** STATED PROBLEM **
Write out the material below exactly, beginning at the line that contains "Reviewing the scene depicted, among" and ending with its last line, both ends included; write nothing else.

** RECORDS SHOWN **
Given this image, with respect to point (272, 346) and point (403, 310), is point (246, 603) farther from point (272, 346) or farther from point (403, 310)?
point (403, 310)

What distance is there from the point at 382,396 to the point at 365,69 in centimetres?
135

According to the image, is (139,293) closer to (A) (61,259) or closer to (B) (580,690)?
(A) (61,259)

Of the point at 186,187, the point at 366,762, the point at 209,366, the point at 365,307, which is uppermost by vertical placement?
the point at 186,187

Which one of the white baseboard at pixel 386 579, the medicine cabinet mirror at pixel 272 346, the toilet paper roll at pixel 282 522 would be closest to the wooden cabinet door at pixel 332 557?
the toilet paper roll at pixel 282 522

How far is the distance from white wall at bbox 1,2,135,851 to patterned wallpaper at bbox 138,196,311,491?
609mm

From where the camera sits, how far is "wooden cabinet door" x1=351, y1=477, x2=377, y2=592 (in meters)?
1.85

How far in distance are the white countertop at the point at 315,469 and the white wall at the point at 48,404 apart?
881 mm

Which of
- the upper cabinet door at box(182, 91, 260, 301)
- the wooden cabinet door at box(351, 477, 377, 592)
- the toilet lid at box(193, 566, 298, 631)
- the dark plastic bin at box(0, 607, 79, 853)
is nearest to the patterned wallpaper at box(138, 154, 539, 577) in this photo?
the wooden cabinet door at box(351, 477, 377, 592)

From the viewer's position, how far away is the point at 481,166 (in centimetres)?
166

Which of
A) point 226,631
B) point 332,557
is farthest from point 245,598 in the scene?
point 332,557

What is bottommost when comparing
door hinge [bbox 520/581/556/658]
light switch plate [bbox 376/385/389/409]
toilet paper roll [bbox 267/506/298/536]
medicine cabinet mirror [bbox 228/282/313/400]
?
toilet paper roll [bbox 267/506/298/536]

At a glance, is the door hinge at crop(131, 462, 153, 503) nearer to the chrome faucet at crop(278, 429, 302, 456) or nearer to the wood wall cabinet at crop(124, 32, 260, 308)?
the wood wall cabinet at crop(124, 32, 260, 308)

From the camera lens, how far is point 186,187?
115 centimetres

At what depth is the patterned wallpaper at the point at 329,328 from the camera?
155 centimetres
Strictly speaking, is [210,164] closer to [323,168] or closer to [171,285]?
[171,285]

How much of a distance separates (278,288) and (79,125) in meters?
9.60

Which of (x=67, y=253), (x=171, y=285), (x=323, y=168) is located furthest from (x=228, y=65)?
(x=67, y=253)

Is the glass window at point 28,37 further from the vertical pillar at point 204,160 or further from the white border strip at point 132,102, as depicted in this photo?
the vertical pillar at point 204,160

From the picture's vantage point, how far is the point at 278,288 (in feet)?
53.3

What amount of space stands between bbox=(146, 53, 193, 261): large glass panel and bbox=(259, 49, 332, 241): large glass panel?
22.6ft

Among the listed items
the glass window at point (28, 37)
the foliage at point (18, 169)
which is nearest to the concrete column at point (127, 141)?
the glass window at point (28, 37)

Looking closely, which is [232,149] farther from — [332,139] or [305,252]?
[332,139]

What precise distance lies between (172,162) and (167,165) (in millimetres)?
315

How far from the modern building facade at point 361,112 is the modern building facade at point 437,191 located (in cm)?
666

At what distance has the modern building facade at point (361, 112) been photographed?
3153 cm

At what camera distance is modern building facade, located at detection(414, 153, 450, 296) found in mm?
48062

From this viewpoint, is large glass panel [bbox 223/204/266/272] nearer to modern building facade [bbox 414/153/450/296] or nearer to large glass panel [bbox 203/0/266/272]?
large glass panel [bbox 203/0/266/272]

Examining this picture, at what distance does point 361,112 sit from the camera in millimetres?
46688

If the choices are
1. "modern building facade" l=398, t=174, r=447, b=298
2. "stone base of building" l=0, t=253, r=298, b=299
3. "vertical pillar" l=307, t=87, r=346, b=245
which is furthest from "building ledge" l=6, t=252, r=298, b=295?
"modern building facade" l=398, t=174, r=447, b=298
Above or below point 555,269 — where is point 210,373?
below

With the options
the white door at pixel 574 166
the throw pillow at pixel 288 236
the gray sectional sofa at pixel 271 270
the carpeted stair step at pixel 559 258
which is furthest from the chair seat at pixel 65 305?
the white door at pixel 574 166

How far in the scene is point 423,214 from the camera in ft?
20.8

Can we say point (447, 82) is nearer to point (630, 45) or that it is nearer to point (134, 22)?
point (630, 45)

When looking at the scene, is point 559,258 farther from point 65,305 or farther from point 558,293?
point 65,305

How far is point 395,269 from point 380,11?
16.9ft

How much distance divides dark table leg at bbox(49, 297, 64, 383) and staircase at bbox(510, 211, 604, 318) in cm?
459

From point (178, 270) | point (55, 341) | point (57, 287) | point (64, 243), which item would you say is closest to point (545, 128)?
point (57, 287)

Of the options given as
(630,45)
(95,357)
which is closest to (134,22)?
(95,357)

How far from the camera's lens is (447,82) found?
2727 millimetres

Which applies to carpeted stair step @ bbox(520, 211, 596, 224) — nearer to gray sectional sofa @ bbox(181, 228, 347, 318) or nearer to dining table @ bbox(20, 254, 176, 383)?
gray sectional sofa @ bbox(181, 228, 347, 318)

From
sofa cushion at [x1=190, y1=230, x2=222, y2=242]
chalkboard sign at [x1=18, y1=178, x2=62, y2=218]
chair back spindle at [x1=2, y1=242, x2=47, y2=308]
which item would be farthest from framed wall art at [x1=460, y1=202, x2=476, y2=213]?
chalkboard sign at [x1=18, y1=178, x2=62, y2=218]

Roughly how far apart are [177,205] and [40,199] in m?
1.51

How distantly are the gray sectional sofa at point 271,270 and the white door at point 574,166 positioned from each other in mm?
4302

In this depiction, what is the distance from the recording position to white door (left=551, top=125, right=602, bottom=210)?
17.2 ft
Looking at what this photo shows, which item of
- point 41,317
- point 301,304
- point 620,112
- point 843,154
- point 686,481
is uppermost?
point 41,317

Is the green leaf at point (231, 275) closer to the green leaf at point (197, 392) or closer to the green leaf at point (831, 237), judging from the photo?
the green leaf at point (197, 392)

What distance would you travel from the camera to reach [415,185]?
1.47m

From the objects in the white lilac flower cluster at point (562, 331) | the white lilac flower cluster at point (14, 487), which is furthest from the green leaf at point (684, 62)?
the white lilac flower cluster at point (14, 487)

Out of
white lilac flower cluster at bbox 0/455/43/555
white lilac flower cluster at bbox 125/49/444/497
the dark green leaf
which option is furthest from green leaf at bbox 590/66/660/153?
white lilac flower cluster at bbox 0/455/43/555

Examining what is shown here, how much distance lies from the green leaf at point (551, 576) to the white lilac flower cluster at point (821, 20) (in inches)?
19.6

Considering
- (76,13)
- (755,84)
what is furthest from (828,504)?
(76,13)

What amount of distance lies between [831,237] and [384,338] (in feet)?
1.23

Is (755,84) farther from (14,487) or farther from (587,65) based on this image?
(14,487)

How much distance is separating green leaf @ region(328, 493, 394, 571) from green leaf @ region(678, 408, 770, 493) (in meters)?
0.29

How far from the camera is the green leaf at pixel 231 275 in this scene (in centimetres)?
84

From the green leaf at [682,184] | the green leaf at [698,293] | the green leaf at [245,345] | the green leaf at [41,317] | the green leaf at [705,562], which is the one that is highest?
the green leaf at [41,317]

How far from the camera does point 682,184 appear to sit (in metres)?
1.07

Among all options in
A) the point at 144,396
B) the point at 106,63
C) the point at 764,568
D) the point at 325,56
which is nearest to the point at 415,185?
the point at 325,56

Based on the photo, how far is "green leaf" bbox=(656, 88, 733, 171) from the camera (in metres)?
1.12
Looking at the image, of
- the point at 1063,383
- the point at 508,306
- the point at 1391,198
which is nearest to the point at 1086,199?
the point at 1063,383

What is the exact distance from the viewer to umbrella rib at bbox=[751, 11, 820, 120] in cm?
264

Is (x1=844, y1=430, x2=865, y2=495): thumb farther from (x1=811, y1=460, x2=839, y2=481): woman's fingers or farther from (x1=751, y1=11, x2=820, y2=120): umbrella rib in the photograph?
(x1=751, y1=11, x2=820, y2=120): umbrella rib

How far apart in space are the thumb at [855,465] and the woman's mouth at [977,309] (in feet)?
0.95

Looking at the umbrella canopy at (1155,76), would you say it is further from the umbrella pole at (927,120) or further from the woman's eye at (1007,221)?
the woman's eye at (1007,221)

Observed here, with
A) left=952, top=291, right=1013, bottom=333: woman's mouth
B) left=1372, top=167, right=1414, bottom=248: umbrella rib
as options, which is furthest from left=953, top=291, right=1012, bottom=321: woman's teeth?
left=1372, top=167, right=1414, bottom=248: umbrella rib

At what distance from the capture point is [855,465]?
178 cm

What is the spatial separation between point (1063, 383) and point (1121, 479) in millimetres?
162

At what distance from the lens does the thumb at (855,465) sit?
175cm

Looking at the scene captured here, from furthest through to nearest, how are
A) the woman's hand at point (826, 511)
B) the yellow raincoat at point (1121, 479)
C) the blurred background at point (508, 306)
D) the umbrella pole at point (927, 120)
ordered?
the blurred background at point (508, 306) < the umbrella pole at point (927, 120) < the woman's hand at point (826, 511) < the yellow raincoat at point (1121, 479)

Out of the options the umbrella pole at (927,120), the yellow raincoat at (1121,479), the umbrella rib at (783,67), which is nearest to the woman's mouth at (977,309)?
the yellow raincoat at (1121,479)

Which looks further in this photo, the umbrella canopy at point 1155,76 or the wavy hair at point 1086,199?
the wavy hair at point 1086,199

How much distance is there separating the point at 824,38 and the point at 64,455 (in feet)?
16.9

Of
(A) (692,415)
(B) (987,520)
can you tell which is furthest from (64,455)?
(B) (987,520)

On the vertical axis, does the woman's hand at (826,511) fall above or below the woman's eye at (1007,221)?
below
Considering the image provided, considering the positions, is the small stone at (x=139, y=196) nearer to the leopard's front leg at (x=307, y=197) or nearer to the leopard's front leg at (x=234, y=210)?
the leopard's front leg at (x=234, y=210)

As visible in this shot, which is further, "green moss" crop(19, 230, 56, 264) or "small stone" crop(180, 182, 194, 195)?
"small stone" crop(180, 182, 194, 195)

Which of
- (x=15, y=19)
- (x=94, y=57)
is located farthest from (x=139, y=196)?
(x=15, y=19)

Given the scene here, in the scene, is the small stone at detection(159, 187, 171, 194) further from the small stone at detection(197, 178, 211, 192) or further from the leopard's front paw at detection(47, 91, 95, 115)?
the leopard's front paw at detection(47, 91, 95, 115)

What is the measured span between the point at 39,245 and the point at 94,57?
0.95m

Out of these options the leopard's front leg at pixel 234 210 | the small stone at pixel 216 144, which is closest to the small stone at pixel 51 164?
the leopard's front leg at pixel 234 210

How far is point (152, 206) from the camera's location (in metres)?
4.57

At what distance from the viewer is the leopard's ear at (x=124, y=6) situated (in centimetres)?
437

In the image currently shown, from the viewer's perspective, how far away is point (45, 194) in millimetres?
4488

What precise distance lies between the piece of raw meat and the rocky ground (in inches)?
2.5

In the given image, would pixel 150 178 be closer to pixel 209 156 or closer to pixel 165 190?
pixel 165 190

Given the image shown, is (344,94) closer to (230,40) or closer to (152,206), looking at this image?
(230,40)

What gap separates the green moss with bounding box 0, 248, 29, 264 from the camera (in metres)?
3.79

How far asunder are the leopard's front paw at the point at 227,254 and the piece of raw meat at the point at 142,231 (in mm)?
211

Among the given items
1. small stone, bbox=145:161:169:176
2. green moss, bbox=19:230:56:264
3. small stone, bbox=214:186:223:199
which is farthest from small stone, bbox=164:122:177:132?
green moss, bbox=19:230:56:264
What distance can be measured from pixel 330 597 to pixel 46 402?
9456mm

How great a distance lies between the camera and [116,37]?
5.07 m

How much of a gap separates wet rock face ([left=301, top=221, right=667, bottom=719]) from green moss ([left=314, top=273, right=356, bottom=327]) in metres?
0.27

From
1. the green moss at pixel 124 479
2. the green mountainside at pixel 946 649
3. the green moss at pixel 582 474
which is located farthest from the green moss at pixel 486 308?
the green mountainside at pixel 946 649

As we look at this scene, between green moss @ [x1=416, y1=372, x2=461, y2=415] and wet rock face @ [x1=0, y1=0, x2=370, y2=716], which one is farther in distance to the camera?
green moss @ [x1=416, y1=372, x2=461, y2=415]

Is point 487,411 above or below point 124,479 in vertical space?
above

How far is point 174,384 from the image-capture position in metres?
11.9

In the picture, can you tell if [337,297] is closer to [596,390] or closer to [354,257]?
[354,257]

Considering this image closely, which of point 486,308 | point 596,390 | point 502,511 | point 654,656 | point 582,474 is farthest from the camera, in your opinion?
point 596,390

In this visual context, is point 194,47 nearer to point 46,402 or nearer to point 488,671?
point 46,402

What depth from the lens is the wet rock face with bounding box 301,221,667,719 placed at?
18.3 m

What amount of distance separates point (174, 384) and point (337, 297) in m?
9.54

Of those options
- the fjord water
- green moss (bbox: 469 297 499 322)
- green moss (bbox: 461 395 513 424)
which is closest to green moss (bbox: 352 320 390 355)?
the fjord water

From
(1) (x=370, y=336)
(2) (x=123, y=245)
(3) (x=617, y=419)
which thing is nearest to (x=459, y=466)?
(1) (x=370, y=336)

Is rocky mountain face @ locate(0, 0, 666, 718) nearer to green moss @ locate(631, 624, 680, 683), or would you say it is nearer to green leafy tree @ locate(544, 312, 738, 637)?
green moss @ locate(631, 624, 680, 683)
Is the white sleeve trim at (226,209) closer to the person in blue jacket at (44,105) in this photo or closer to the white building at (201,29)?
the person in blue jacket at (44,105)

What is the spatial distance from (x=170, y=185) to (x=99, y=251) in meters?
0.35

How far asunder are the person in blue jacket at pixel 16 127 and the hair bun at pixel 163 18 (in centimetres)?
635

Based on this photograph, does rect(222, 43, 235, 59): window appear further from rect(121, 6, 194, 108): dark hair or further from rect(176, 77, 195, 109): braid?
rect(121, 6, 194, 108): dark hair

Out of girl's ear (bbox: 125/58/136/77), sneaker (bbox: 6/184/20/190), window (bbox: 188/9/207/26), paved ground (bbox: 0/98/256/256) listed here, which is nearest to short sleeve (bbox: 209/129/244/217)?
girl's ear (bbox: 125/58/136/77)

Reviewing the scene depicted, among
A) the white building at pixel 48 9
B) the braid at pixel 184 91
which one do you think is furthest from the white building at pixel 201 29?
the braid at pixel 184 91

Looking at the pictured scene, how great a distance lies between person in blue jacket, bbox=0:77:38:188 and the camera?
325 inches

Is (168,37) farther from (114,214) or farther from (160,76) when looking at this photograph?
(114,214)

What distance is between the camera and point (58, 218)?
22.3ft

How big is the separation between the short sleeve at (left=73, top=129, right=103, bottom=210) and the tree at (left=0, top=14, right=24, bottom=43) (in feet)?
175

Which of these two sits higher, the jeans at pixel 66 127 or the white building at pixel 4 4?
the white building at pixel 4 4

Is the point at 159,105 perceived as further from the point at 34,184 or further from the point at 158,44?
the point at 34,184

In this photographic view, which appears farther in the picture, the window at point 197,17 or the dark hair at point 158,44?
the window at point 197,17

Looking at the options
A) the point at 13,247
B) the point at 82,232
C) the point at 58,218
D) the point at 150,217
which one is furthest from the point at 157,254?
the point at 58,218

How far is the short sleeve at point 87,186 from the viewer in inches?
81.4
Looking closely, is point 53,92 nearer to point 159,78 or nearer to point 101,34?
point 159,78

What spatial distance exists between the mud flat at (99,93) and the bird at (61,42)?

** EXERCISE ANSWER **
Reviewing the scene depicted, among
A) the white building at pixel 48 9
B) the braid at pixel 184 91
which one do you think is furthest from the white building at pixel 201 29?
the braid at pixel 184 91

Looking at the pictured scene, how great a distance lies between person in blue jacket, bbox=0:77:38:188 and the camera?
325 inches

Is (168,37) farther from (114,214) or farther from (160,76) when looking at this photograph?
(114,214)

What distance is between the camera and point (58, 218)?
22.3ft

How big is the separation between the short sleeve at (left=73, top=129, right=103, bottom=210) and the tree at (left=0, top=14, right=24, bottom=43) (in feet)?
175

Which of these two sits higher, the jeans at pixel 66 127 or the white building at pixel 4 4?
the white building at pixel 4 4

Is the point at 159,105 perceived as further from the point at 34,184 or further from the point at 158,44?
the point at 34,184

In this photographic view, which appears farther in the picture, the window at point 197,17 or the dark hair at point 158,44?
the window at point 197,17

Looking at the options
A) the point at 13,247
B) the point at 82,232
C) the point at 58,218
D) the point at 150,217
which one is furthest from the point at 157,254?
the point at 58,218

How far is the short sleeve at point 87,186 from the viewer in inches?
81.4
Looking closely, is point 53,92 nearer to point 159,78 or nearer to point 101,34?
point 159,78

What spatial distance exists between the mud flat at (99,93) and the bird at (61,42)?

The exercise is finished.